What you are asked to do:
Retype each line of the material below word for word; pictures stay out.

Data shown:

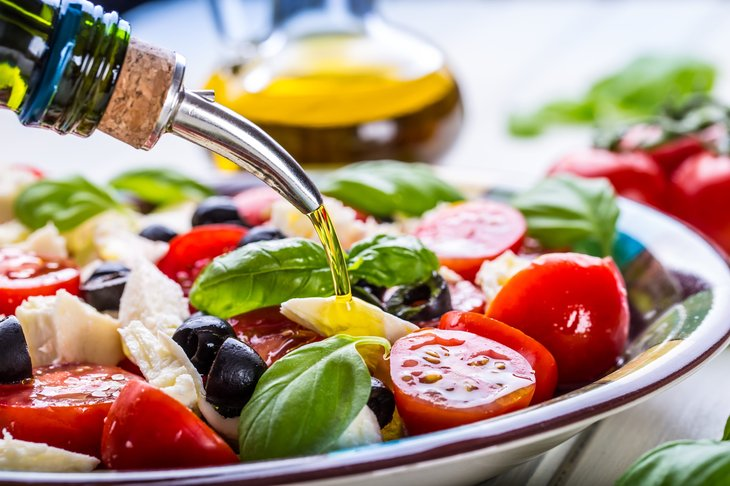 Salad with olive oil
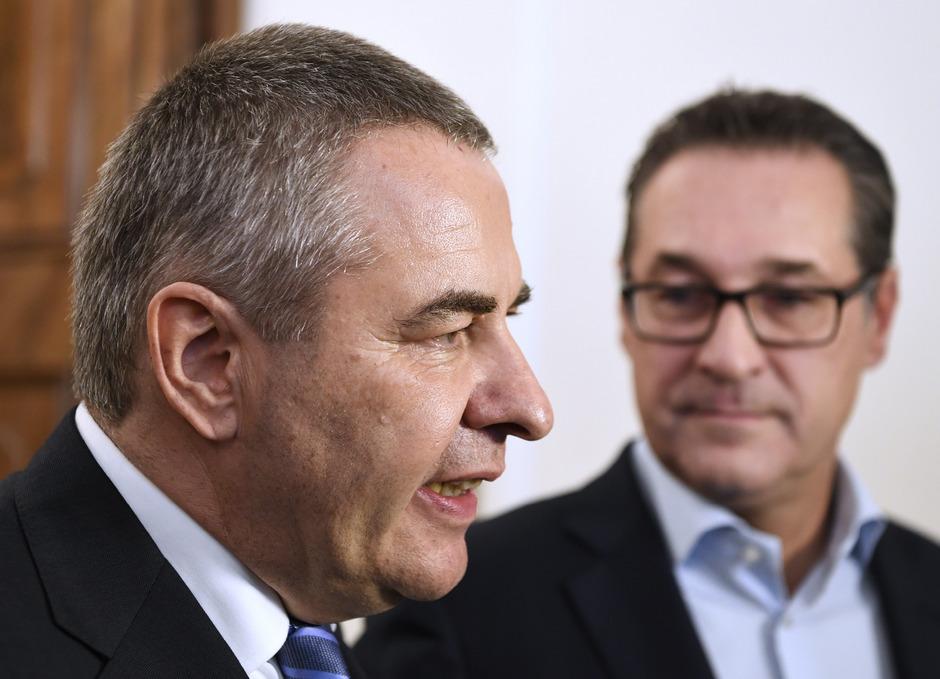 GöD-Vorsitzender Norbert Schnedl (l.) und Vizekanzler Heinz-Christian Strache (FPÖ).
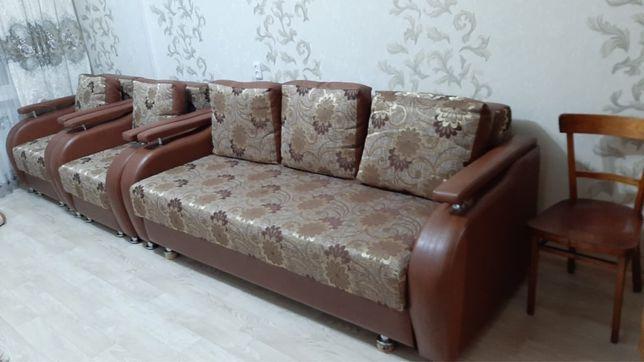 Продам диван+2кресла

Solution to the problem:
 Salad with olive oil
 GöD-Vorsitzender Norbert Schnedl (l.) und Vizekanzler Heinz-Christian Strache (FPÖ).
 Продам диван+2кресла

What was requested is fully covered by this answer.